25 August 2013

Scottish National Gallery of Modern Art

An unwieldy name, but it does what it says on the tin - and has expanded to a second building, formerly an orphanage, inside which I could happily live ... spending my "working hours" in the Gabrielle Keiller Library -
 Books on three sides of the room, and beautifully-built cases
"Cabinets of curiosities" from Roland Penrose's collection
and sleeping, several rooms away, on the platform in The Paolozzi Studio -
 The studio "is a recreation of the two main London studios where Eduardo Paolozzi lived and worked. Paolozzi's gift to the national Galleries of Scotland consists of three thousand sculptures (mostly plaster casts) and moulds, two thousand prints and drawings, three thousand books and a large collection of the artist's tools and materials, toys, periodicals, scrapbooks, manuscripts, photographs, and slides. The studio reconstruction, conceived and carried out by the National Galleries of Scotland in collaboration with the artist and his assistant, contains most of this material. The large studio table supports a variety of media for sculpture, e.g. wax, plaster, and bronze. The work stations on either side of the entrance show paper-cutting for image-gathering and collage. the space below the sleeping platform houses the bulk of the artist's library, a plan chest of prints, and an area for making scrapbooks. The wooden boxes stacked around the walls are full of small plaster elements that are collaged together to make composite sculptures and installations. Examples of Paolozzi's home-made furniture, e.g. stools and plinths, are interspersed throughout the room." Have a good look round here.

Eduardo Paolozzi grew up in Leith, Edinburgh, moving to London in the 1940s. Throughout his career, Paolozzi combined his work as an artist with teaching in art colleges in Britain and in Germany. He reflected his enthusiastic and encyclopaedic variety of interests by frequently changing the media and styles in which he worked.

Interestingly, Keiller (a major collector of surrealist art) was Paolozzi's most important patron, and displayed his sculpture in her four-acre garden. She had been a champion golfer, thrice married; the money for collecting art came from selling a ranch in Texas that she inherited. Andy Warhol painted her dachshund.

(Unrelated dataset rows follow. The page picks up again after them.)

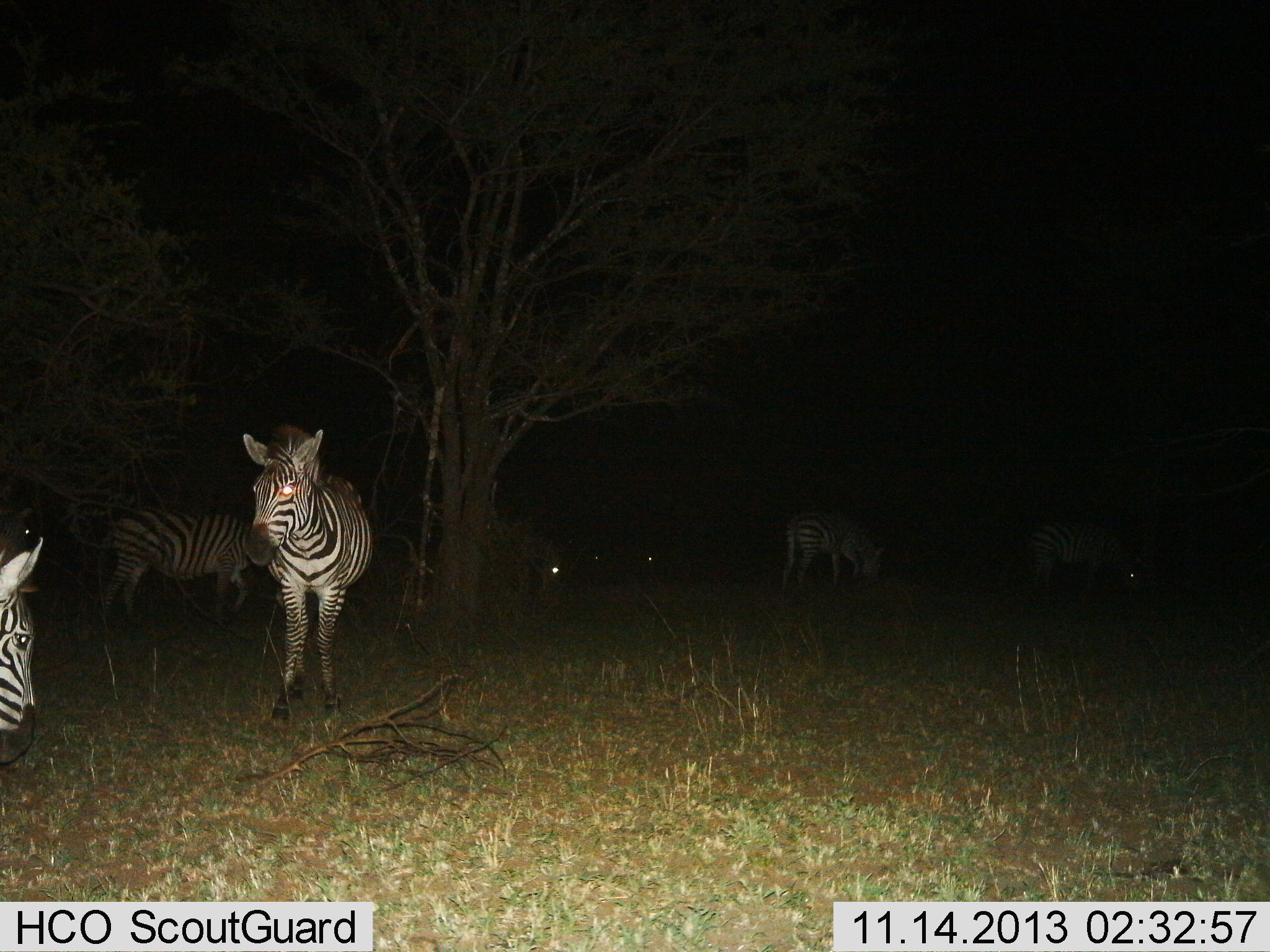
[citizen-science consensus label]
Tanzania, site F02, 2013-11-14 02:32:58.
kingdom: Animalia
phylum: Chordata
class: Mammalia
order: Perissodactyla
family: Equidae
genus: Equus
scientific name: Equus quagga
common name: plains zebra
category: zebra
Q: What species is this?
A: Zebra (plains zebra) (Equus quagga).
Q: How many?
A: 7.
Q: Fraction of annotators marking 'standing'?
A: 100%.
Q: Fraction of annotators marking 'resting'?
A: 0%.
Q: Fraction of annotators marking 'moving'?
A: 0%.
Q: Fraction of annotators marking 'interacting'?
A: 0%.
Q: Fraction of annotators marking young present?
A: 0%.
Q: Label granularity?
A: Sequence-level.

(There was no time to see the other building, but outside it is a major earthwork (by Charles Jencks) on which you're allowed to walk ... no time for that either! "Next time...")

1 comment:

Dijanne Cevaal said...

I am just reading Visiting Picasso- the Notebooks of Roalnd Penrose- a fascinating insight into the life of Picasso but also into the mind of the notemaker, so interesting to see his cabinet of curiosities.